それにしても、以前から待望しているのだがキーシンほどのピアニストがなぜモーツァルトの「ピアノ・ソナタ全曲」を録音しないのだろうか。もしかするとテクニックに加えて何らかのサムシングを要するモーツァルトの演奏に逡巡しているのではあるまいか。

先日の「ブログを作りながらの音楽鑑賞」(4月22日付)の中で触れたが「吉田秀和 全集第5巻」の中でカール・ベーム(指揮者)が、いみじくも次のように述懐していた。

「年をとればとるほど、モーツァルトは難しくなる。

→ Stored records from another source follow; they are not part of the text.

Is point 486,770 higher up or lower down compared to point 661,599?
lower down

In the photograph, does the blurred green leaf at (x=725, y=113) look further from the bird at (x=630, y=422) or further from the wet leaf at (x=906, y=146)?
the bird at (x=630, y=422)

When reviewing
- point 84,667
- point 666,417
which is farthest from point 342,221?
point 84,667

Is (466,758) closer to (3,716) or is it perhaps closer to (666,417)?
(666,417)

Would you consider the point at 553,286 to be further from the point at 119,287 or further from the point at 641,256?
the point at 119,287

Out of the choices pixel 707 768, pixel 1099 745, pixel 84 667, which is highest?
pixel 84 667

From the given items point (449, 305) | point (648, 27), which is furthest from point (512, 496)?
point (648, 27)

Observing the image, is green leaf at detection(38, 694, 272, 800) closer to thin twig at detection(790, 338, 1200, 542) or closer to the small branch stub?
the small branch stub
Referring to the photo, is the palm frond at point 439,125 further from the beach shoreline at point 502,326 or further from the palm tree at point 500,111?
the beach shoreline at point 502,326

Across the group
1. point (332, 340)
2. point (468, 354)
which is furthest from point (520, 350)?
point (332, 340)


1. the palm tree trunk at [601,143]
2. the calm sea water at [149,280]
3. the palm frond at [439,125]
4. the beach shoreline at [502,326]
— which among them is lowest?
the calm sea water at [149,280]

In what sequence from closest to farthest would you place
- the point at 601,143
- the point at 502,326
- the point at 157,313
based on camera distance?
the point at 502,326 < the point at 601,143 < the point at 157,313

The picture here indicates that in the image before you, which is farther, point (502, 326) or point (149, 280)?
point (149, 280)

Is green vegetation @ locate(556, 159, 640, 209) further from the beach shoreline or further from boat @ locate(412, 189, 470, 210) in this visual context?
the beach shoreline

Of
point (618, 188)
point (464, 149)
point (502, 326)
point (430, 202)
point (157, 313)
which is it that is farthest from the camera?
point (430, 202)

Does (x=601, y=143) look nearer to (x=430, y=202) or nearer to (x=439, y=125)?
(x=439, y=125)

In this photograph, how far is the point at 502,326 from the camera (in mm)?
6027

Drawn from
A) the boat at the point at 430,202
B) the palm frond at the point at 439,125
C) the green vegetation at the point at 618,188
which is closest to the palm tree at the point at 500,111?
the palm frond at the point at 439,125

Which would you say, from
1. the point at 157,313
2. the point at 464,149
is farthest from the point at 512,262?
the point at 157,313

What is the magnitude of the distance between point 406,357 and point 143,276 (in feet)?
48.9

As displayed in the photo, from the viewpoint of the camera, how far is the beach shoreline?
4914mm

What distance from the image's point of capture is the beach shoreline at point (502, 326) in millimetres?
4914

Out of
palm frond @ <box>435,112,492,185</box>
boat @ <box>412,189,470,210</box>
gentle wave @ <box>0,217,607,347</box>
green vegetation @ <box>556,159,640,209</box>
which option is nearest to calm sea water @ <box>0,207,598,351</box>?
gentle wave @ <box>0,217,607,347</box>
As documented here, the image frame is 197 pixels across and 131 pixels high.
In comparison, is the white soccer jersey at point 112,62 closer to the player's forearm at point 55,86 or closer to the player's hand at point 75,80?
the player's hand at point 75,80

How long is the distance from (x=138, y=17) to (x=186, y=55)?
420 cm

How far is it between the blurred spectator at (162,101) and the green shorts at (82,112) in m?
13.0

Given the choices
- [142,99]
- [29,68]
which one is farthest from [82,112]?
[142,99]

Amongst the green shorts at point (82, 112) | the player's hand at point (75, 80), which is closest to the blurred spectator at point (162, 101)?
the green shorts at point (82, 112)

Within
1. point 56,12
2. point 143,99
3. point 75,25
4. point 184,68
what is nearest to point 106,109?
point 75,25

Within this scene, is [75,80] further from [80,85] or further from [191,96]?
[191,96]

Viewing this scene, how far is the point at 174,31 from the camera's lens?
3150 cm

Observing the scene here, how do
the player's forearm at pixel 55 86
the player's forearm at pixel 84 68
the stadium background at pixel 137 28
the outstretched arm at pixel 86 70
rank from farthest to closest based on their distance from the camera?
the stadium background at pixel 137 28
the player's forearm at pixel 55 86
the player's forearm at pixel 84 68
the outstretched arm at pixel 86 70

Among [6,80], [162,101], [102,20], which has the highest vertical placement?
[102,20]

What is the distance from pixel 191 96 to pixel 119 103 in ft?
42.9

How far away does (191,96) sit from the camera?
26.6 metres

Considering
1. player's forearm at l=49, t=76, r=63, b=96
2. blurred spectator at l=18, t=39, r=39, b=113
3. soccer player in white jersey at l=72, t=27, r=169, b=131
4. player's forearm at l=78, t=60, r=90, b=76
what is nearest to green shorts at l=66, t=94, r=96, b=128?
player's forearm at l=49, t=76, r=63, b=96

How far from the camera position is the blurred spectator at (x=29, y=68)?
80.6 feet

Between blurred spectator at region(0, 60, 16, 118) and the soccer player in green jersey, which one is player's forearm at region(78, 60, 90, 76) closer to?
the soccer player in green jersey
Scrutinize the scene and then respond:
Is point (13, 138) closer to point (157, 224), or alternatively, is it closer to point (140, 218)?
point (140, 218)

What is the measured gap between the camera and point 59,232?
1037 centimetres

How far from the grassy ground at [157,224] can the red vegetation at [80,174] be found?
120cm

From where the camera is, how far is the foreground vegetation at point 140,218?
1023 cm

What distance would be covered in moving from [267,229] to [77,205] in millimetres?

フィガロのあの音、魔笛のこの音がどうしてこうであってああでないのかと考え出すと、ますますわからなくなる。モーツァルトの演奏は本当に大変なんだ」(395頁)。

若いときに(といってもキーシンは当年43歳だが)アッケラカンと勢いに任せて(モーツァルトを)弾くのも一興だと思うがいかが。

それにベートーヴェンのピアノ・ソナタの中でもっとも深遠とされる「第32番:作品111」にもぜひ挑戦してもらいたい。ショパンなんぞは、もう弾かなくていいから(笑)。